If you used this dataset, please refer to the following papers:
- Hamed Zamani and W. Bruce Croft, "Learning a Joint Search and Recommendation Model from User-Item Interactions". In WSDM 2020.
- Matthias Hagen, Daniel Wagner, and Benno Stein, "A Corpus of RealisticKnown-Item Topics with Associated Web Pages in the ClueWeb09". In ECIR 2015.
Do not hesitate to contact Hamed Zamani (zamani@cs.umass.edu), if you have any questions.
The dataset consists of 919 questions. Each question is associated with one movie ID in the MovieLens 20M movie set.
Download: The data is publicaly available for research purposes: click here.
The file is tab-separated (tsv). Each row containts:
- Timestamp: the time that the question was asked in Yahoo! Answers.

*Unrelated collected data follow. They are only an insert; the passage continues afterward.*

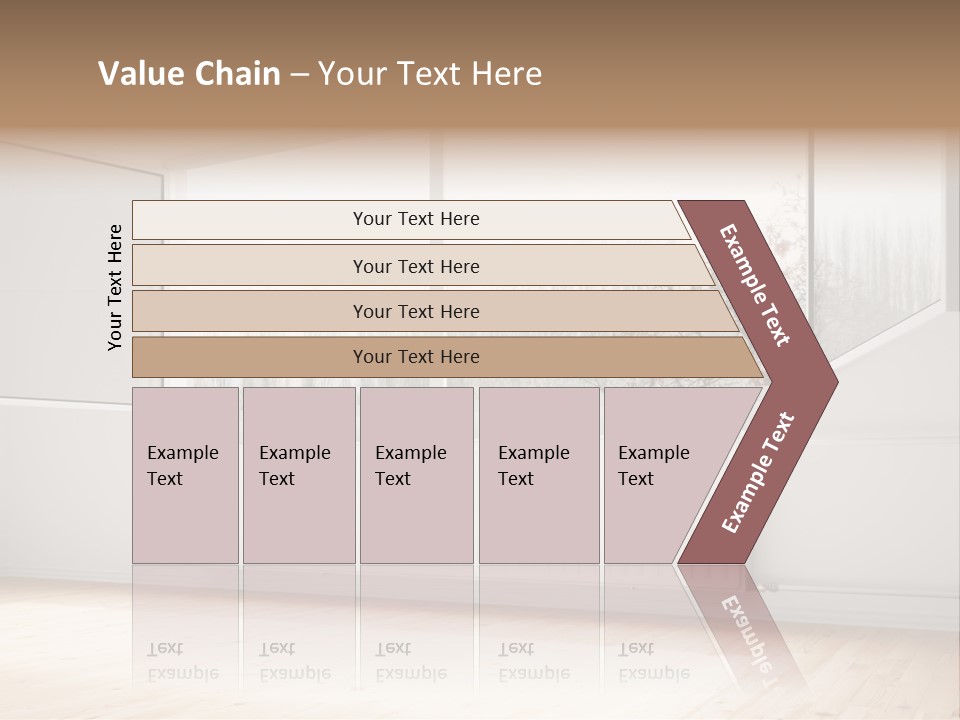 Value Chain – Your Text Here

Your Text Here

Your Text Here

Your Text Here

Your Text Here

Your Text Here

Example Text

Example Text

Example Text

Example Text

Example Text

Example Text

Example Text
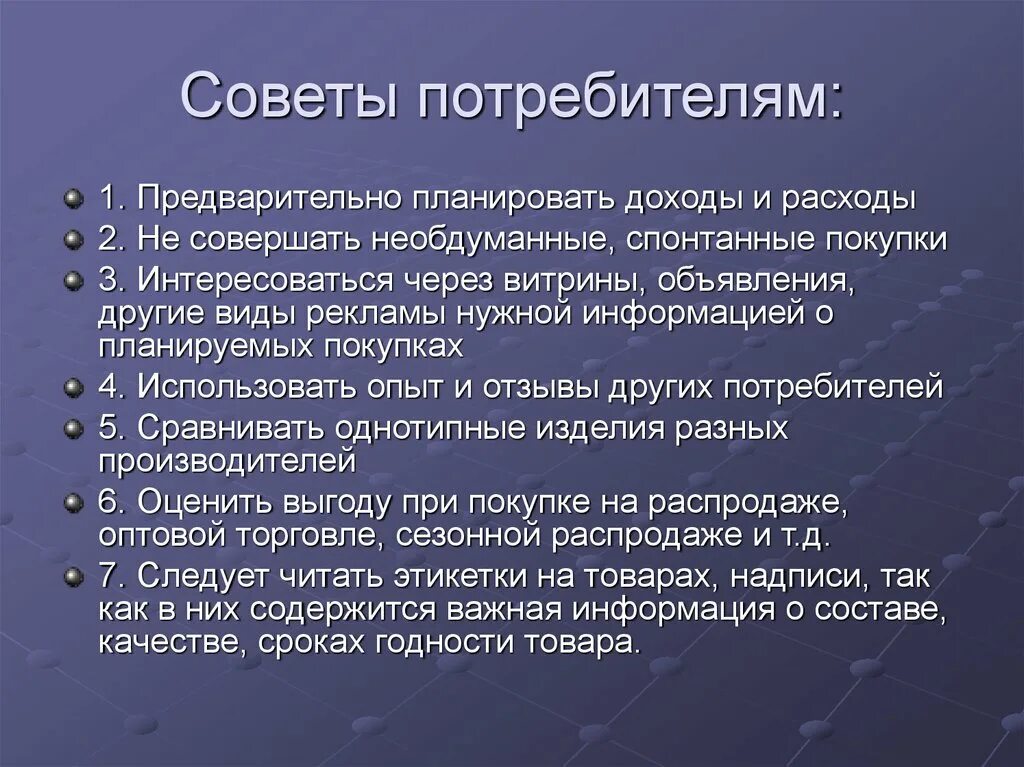 Советы потребителям:

1. Предварительно планировать доходы и расходы

2. Не совершать необдуманные, спонтанные покупки

3. Интересоваться через витрины, объявления, другие виды рекламы нужной информацией о планируемых покупках

4. Использовать опыт и отзывы других потребителей

5. Сравнивать однотипные изделия разных производителей

6. Оценить выгоду при покупке на распродаже, оптовой торговле, сезонной распродаже и т.д.

7. Следует читать этикетки на товарах, надписи, так как в них содержится важная информация о составе, качестве, сроках годности товара.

- Subject: the subject of the question asked by the user.
- Content: the content of the question post written by the user.
- Answer Doc ID: the document ID of the relevant movie in the ClueWeb09 collection.
- Answer URL: the URL of the relevant movie (usually a Wikipedia page).
- Answer MovieLens20m ID: the ID of the relevant movie in the MovieLens 20M dataset.